(Pictures paired with source code)
------------------------------------------------------------------------

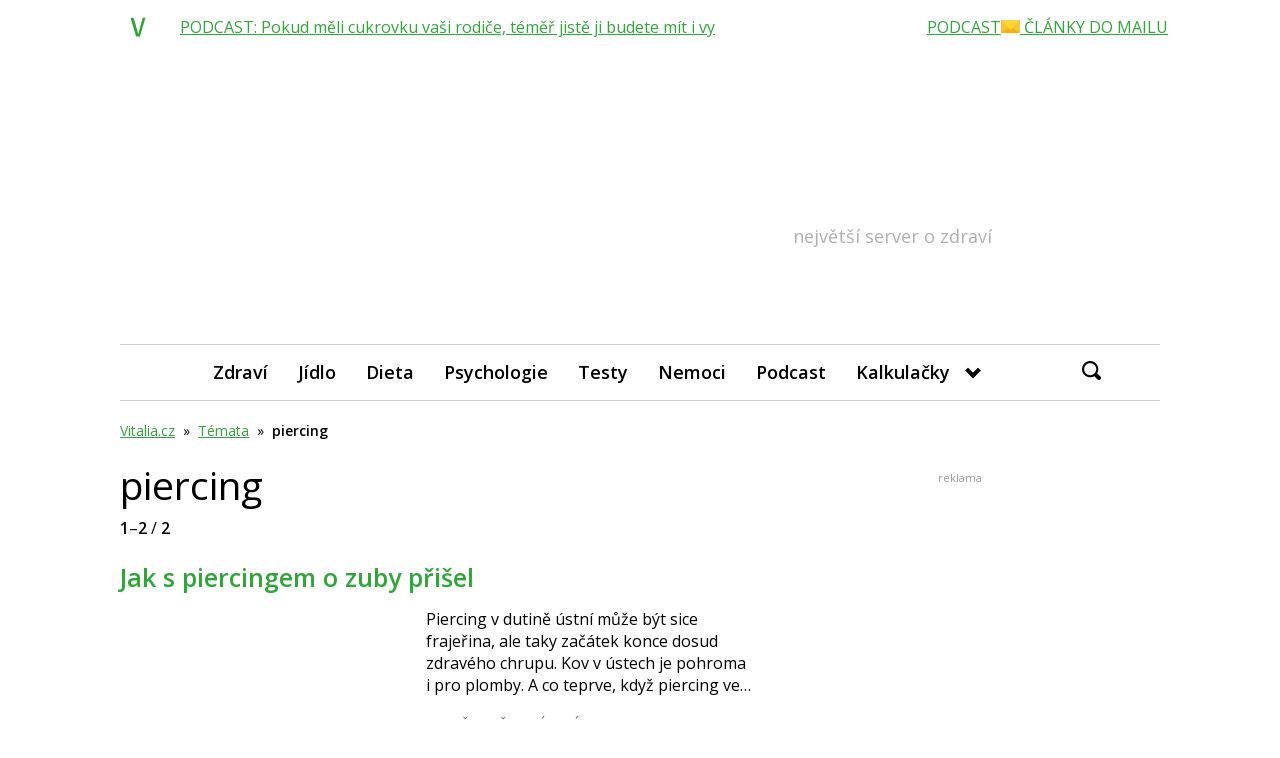

--- FILE ---
content_type: text/html; charset=utf-8
request_url: https://www.google.com/recaptcha/api2/aframe
body_size: 251
content:
<!DOCTYPE HTML><html><head><meta http-equiv="content-type" content="text/html; charset=UTF-8"></head><body><script nonce="4VDzUO71T6QfwW8bSpv97w">/** Anti-fraud and anti-abuse applications only. See google.com/recaptcha */ try{var clients={'sodar':'https://pagead2.googlesyndication.com/pagead/sodar?'};window.addEventListener("message",function(a){try{if(a.source===window.parent){var b=JSON.parse(a.data);var c=clients[b['id']];if(c){var d=document.createElement('img');d.src=c+b['params']+'&rc='+(localStorage.getItem("rc::a")?sessionStorage.getItem("rc::b"):"");window.document.body.appendChild(d);sessionStorage.setItem("rc::e",parseInt(sessionStorage.getItem("rc::e")||0)+1);localStorage.setItem("rc::h",'1769518207528');}}}catch(b){}});window.parent.postMessage("_grecaptcha_ready", "*");}catch(b){}</script></body></html>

------------------------------------------------------------------------

**TASK STATEMENT:**
Because pictures are not wanted, give every entry above again exactly without them.

**COMPLETED TASK:**
--- FILE ---
content_type: text/html; charset=utf-8
request_url: https://www.google.com/recaptcha/api2/aframe
body_size: 251
content:
<!DOCTYPE HTML><html><head><meta http-equiv="content-type" content="text/html; charset=UTF-8"></head><body><script nonce="4VDzUO71T6QfwW8bSpv97w">/** Anti-fraud and anti-abuse applications only. See google.com/recaptcha */ try{var clients={'sodar':'https://pagead2.googlesyndication.com/pagead/sodar?'};window.addEventListener("message",function(a){try{if(a.source===window.parent){var b=JSON.parse(a.data);var c=clients[b['id']];if(c){var d=document.createElement('img');d.src=c+b['params']+'&rc='+(localStorage.getItem("rc::a")?sessionStorage.getItem("rc::b"):"");window.document.body.appendChild(d);sessionStorage.setItem("rc::e",parseInt(sessionStorage.getItem("rc::e")||0)+1);localStorage.setItem("rc::h",'1769518207528');}}}catch(b){}});window.parent.postMessage("_grecaptcha_ready", "*");}catch(b){}</script></body></html>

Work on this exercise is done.